Engineering

A Slack Mention Becomes a Pull Request

June 22, 202610 min read

Someone drops @agent triage the latest Sentry spike into #payments; a minute later, Slack has a PR link. Before the agent can touch GitHub, it has to answer the question that decides whether this is useful or dangerous: does #payments mean the payments repo, and only the payments repo?

That question is really three questions compressed into one. Where is the request coming from? (That is authority.) When does the irreversible work happen? (That is time.) Who signs off on the result? (That is review.) Each one binds to a single primitive: the channel id, a Postgres row, and a Slack reaction. Channel resolution is the first example. The rest of the design follows from those three bindings.

This is the first of four parts on building an internal Slack agent. This one covers the whole path end to end. The next three go deep on the parts that turned out to matter most: the queue, the safety gate, and the seams. The shape follows the same discipline behind Submitting Timesheets from Slack Without Writing Too Early: receive the intent quickly, delay the irreversible work, make the final write explicit.

TL;DR

A Slack engineering agent maps each project to a Slack channel plus one or more GitHub repos and integrations. An @agent mention resolves to a project by channel id, parses a command, acknowledges with an :eyes: reaction, and enqueues a row in a Postgres tasks table. A worker claims the row, runs an agent loop, posts intermediate status back to the thread, and finishes by opening a PR. The review verdict comes back the same way it went out: as a Slack reaction. The system runs on three processes and one database.

What it actually is

A project is the core unit. A project is a Slack channel, one or more GitHub repos, and a set of optional integrations (issues, error tracking, docs, meeting transcripts). When you mention the agent in a channel, the channel id is what tells the system which repos it may touch, which error-tracker projects it can read, and which actions it is allowed to take. The "tenant" is not a header or a subdomain. It is the channel you happened to be standing in.

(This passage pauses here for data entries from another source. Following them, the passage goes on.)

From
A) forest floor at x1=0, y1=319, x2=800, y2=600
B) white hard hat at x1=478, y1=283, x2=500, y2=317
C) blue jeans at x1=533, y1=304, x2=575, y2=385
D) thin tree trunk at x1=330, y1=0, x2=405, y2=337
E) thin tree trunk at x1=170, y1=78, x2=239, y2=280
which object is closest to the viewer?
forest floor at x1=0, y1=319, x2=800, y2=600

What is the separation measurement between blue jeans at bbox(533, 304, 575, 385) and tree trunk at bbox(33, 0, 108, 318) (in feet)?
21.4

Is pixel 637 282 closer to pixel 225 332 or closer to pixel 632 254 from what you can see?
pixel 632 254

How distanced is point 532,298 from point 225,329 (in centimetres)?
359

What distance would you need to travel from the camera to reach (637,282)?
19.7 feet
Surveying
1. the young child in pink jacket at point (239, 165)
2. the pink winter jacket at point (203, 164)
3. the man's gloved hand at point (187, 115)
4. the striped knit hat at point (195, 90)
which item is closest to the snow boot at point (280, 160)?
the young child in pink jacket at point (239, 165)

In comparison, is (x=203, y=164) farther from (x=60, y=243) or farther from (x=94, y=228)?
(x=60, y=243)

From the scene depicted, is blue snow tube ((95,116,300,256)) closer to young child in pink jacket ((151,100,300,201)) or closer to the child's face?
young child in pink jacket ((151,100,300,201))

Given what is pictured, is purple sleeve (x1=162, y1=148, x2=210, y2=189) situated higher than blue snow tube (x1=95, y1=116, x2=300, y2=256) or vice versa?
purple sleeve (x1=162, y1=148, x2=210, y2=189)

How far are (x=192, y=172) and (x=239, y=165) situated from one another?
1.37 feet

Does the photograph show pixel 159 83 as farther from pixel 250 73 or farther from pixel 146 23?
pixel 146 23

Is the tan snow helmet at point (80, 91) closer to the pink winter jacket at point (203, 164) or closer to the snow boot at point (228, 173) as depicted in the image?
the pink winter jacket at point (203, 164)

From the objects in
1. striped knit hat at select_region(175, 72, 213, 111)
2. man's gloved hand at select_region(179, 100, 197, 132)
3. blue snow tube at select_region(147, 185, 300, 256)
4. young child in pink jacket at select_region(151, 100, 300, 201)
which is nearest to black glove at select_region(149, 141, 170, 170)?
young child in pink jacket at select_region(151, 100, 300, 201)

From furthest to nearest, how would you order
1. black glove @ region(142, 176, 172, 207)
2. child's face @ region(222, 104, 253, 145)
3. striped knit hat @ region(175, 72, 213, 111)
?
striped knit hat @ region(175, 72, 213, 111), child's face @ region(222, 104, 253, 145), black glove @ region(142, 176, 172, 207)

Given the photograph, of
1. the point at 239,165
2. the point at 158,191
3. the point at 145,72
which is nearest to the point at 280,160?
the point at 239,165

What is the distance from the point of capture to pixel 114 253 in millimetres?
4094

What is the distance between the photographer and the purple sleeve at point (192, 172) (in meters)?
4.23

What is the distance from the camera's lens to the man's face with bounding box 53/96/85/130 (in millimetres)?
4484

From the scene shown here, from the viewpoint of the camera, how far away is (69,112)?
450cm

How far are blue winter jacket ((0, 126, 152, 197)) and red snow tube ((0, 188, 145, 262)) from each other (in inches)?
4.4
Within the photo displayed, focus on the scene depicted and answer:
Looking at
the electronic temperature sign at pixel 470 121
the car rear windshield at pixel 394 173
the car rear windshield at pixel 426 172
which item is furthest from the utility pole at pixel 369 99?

That design choice pays off immediately: permissions and context are a property of where you are, not of who you are or what you remember to pass. A mention in the payments channel can open a PR against the payments repo and nothing else, because that is the only repo wired to that project.

Three processes, no other moving infrastructure: a web app for the admin UI, a single long-running process that hosts the Slack listener plus the worker plus the scheduler, and a one-shot migrator. One Postgres behind all of it. No Redis, no queue broker, no cache. That constraint shaped everything downstream, and it is the subject of Part 2.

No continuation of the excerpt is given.